— Begin Records to process —

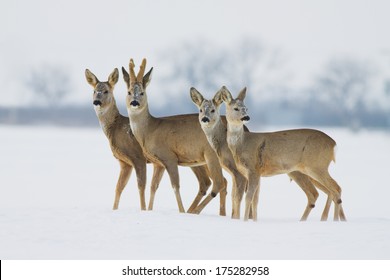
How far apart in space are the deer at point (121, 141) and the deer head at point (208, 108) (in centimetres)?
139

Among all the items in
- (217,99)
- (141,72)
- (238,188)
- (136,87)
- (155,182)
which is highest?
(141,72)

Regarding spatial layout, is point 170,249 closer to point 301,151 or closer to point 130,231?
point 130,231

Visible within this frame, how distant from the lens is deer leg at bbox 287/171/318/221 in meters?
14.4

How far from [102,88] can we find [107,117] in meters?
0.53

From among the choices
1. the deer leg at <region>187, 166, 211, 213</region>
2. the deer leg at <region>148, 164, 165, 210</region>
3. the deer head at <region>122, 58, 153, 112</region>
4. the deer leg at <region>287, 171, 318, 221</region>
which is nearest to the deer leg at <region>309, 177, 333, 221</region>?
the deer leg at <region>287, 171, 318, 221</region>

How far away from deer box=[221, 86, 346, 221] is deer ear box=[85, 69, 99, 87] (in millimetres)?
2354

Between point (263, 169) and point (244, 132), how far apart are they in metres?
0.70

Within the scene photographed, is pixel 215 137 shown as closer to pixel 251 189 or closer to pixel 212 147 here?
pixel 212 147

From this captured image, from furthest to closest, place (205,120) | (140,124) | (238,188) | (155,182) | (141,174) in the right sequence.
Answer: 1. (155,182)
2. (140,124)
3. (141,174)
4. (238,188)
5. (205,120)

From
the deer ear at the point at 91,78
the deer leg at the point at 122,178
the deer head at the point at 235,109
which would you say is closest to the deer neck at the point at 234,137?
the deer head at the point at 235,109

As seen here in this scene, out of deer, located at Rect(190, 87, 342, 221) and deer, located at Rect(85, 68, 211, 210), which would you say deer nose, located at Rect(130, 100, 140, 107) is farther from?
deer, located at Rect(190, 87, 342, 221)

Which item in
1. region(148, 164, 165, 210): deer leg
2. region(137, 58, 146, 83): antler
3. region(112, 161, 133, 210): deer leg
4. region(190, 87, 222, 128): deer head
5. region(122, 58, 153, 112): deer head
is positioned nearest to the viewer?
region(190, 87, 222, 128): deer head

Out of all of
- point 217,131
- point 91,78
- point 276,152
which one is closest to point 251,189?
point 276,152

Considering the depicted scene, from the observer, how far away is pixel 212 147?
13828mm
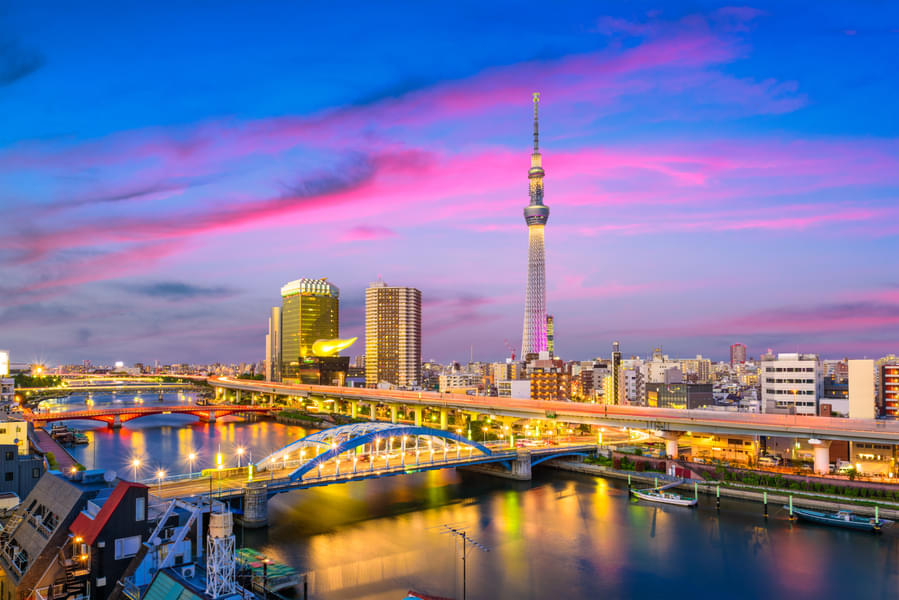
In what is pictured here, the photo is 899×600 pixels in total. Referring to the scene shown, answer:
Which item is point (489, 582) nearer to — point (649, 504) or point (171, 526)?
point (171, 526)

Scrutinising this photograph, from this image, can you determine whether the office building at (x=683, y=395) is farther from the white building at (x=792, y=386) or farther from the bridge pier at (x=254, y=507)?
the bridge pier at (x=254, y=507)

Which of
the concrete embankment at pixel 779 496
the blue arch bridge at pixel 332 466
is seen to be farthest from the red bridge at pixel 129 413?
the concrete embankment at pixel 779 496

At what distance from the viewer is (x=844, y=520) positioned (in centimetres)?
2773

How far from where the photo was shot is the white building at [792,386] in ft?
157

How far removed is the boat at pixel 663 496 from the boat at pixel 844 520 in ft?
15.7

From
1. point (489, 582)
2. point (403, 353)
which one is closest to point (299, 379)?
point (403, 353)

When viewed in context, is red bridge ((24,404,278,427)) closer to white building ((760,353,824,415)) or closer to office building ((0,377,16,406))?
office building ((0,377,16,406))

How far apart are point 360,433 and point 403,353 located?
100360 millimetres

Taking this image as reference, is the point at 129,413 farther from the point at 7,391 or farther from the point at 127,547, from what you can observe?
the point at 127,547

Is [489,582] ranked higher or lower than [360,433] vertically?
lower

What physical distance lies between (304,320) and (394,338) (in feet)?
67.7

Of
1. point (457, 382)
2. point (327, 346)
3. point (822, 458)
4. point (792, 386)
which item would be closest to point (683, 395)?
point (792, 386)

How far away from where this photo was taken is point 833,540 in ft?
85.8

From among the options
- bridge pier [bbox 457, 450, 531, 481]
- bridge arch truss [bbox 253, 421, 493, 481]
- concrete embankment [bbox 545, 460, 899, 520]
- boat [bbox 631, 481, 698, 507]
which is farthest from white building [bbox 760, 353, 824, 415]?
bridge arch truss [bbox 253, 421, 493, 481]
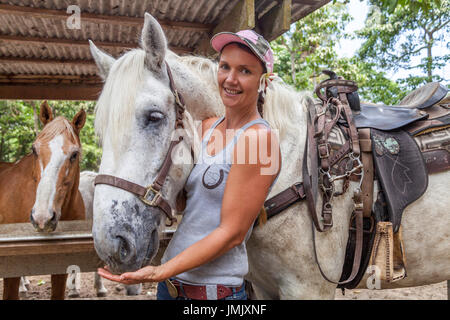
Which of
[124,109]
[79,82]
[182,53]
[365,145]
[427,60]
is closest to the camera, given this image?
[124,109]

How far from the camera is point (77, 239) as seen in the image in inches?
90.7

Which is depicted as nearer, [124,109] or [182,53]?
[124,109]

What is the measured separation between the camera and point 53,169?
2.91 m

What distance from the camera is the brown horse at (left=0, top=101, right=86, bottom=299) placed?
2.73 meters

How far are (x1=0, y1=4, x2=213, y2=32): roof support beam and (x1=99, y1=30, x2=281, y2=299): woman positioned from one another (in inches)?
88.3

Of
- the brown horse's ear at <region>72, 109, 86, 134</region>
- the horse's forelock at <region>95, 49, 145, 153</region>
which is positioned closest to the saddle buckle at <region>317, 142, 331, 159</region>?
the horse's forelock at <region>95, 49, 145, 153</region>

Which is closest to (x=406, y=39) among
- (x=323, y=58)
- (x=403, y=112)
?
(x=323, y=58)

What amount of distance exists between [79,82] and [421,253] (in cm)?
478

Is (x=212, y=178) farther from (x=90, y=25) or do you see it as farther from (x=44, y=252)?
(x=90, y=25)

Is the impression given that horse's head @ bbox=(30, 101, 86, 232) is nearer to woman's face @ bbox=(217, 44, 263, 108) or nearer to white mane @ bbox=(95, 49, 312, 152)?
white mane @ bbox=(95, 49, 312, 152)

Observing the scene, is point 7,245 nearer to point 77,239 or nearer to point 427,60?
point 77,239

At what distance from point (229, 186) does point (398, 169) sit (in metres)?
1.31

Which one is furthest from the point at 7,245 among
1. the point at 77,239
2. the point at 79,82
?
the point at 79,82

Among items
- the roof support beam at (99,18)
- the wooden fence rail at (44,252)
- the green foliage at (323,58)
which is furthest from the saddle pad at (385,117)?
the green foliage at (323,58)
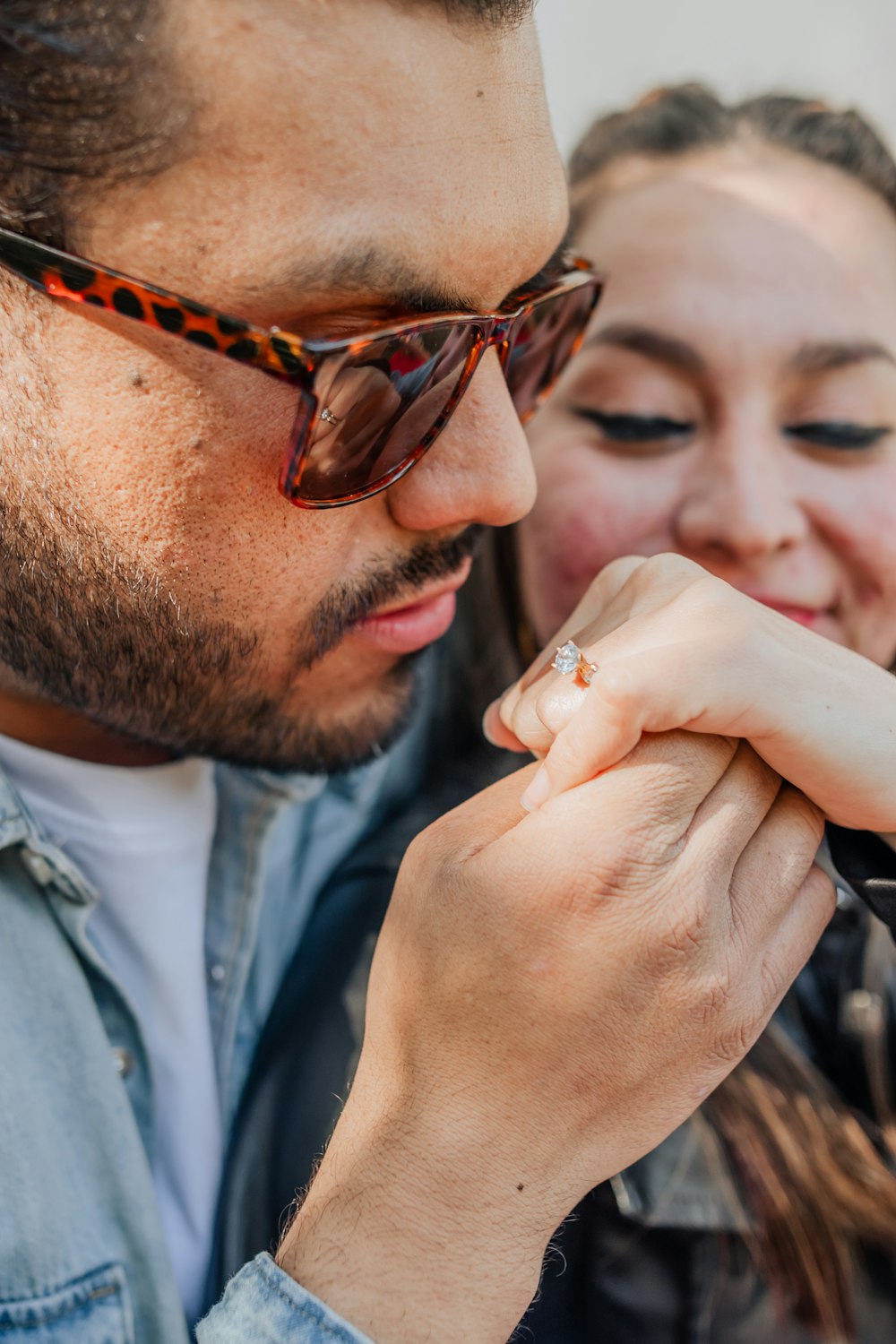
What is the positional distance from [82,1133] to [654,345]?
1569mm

— End Records to process —

▸ **Exercise instructions**:
Please copy the lines above, starting at the one that holds "Is the impression" and stopping after the last line, exactly as they appear and minus the pictures.

▸ **Exercise output**:
Is the impression given that horse's head @ bbox=(30, 101, 86, 232) is nearer to woman's face @ bbox=(217, 44, 263, 108) or nearer to white mane @ bbox=(95, 49, 312, 152)?
white mane @ bbox=(95, 49, 312, 152)

Observing the scene, is point 7,245 nearer to point 77,239 or nearer to point 427,60?
point 77,239

At what distance from point (229, 186) does point (398, 169) sit (in metres)?
1.31

Which one is furthest from the point at 7,245 among
1. the point at 77,239
2. the point at 79,82
?
the point at 79,82

Among items
- the roof support beam at (99,18)
- the wooden fence rail at (44,252)
- the green foliage at (323,58)
which is furthest from the saddle pad at (385,117)?
the green foliage at (323,58)
What is the positional distance from [82,1133] to [654,345]?
1569mm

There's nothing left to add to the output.